◆ YOUR OBJECTIVE:
Go through the data underneath and copy every line exactly.
[GIVEN DATA]
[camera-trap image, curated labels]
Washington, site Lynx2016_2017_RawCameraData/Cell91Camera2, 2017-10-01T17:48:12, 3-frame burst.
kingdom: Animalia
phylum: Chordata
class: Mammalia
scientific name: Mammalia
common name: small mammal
[/GIVEN DATA]
◆ FINISHED TASK:
[camera-trap image, curated labels]
Washington, site Lynx2016_2017_RawCameraData/Cell91Camera2, 2017-10-01T17:48:12, 3-frame burst.
kingdom: Animalia
phylum: Chordata
class: Mammalia
scientific name: Mammalia
common name: small mammal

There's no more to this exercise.